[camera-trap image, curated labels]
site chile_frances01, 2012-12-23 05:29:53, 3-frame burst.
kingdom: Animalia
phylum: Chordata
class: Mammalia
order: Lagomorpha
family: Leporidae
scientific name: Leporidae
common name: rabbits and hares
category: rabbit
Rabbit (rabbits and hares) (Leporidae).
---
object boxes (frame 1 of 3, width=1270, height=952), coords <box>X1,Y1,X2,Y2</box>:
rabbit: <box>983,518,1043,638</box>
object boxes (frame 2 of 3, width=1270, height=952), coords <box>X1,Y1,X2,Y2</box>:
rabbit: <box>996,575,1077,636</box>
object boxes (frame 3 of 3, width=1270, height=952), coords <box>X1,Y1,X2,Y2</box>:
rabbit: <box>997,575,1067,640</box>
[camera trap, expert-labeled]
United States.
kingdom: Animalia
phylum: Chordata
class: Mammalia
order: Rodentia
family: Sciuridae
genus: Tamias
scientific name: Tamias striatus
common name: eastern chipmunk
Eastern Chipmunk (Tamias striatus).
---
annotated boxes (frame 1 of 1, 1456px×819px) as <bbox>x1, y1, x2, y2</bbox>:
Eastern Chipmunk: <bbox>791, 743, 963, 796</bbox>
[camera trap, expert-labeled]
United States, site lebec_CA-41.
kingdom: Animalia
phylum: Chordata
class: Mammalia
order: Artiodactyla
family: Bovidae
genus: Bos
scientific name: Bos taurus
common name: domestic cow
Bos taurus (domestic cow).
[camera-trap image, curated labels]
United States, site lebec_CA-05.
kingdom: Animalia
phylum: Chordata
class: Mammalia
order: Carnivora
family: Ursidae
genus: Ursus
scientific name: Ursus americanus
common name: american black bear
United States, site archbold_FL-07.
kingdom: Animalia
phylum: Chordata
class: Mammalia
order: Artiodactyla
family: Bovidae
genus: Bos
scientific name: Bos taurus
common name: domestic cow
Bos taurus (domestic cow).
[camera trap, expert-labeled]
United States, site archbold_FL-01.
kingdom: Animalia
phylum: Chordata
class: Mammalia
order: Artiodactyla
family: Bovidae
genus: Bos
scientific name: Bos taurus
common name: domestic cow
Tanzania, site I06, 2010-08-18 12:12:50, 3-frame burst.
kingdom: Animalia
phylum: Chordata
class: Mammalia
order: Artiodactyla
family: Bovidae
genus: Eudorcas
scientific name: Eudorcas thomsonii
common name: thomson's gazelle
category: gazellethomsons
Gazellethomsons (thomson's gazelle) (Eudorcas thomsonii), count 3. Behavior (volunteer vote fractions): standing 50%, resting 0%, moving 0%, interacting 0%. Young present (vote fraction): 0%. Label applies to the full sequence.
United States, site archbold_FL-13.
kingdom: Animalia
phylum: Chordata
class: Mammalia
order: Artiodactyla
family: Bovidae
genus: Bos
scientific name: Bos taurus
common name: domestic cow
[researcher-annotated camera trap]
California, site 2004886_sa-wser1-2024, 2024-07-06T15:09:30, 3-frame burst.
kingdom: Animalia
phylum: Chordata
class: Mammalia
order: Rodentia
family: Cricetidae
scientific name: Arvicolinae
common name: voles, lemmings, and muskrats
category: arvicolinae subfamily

▸ EXERCISE REQUIREMENTS
Would you return the whole listing exactly as written?

▸ RESULT OF THE TASK
[camera-trap image, curated labels]
site chile_frances01, 2012-12-23 05:29:53, 3-frame burst.
kingdom: Animalia
phylum: Chordata
class: Mammalia
order: Lagomorpha
family: Leporidae
scientific name: Leporidae
common name: rabbits and hares
category: rabbit
Rabbit (rabbits and hares) (Leporidae).
---
object boxes (frame 1 of 3, width=1270, height=952), coords <box>X1,Y1,X2,Y2</box>:
rabbit: <box>983,518,1043,638</box>
object boxes (frame 2 of 3, width=1270, height=952), coords <box>X1,Y1,X2,Y2</box>:
rabbit: <box>996,575,1077,636</box>
object boxes (frame 3 of 3, width=1270, height=952), coords <box>X1,Y1,X2,Y2</box>:
rabbit: <box>997,575,1067,640</box>
[camera trap, expert-labeled]
United States.
kingdom: Animalia
phylum: Chordata
class: Mammalia
order: Rodentia
family: Sciuridae
genus: Tamias
scientific name: Tamias striatus
common name: eastern chipmunk
Eastern Chipmunk (Tamias striatus).
---
annotated boxes (frame 1 of 1, 1456px×819px) as <bbox>x1, y1, x2, y2</bbox>:
Eastern Chipmunk: <bbox>791, 743, 963, 796</bbox>
[camera trap, expert-labeled]
United States, site lebec_CA-41.
kingdom: Animalia
phylum: Chordata
class: Mammalia
order: Artiodactyla
family: Bovidae
genus: Bos
scientific name: Bos taurus
common name: domestic cow
Bos taurus (domestic cow).
[camera-trap image, curated labels]
United States, site lebec_CA-05.
kingdom: Animalia
phylum: Chordata
class: Mammalia
order: Carnivora
family: Ursidae
genus: Ursus
scientific name: Ursus americanus
common name: american black bear
United States, site archbold_FL-07.
kingdom: Animalia
phylum: Chordata
class: Mammalia
order: Artiodactyla
family: Bovidae
genus: Bos
scientific name: Bos taurus
common name: domestic cow
Bos taurus (domestic cow).
[camera trap, expert-labeled]
United States, site archbold_FL-01.
kingdom: Animalia
phylum: Chordata
class: Mammalia
order: Artiodactyla
family: Bovidae
genus: Bos
scientific name: Bos taurus
common name: domestic cow
Tanzania, site I06, 2010-08-18 12:12:50, 3-frame burst.
kingdom: Animalia
phylum: Chordata
class: Mammalia
order: Artiodactyla
family: Bovidae
genus: Eudorcas
scientific name: Eudorcas thomsonii
common name: thomson's gazelle
category: gazellethomsons
Gazellethomsons (thomson's gazelle) (Eudorcas thomsonii), count 3. Behavior (volunteer vote fractions): standing 50%, resting 0%, moving 0%, interacting 0%. Young present (vote fraction): 0%. Label applies to the full sequence.
United States, site archbold_FL-13.
kingdom: Animalia
phylum: Chordata
class: Mammalia
order: Artiodactyla
family: Bovidae
genus: Bos
scientific name: Bos taurus
common name: domestic cow
[researcher-annotated camera trap]
California, site 2004886_sa-wser1-2024, 2024-07-06T15:09:30, 3-frame burst.
kingdom: Animalia
phylum: Chordata
class: Mammalia
order: Rodentia
family: Cricetidae
scientific name: Arvicolinae
common name: voles, lemmings, and muskrats
category: arvicolinae subfamily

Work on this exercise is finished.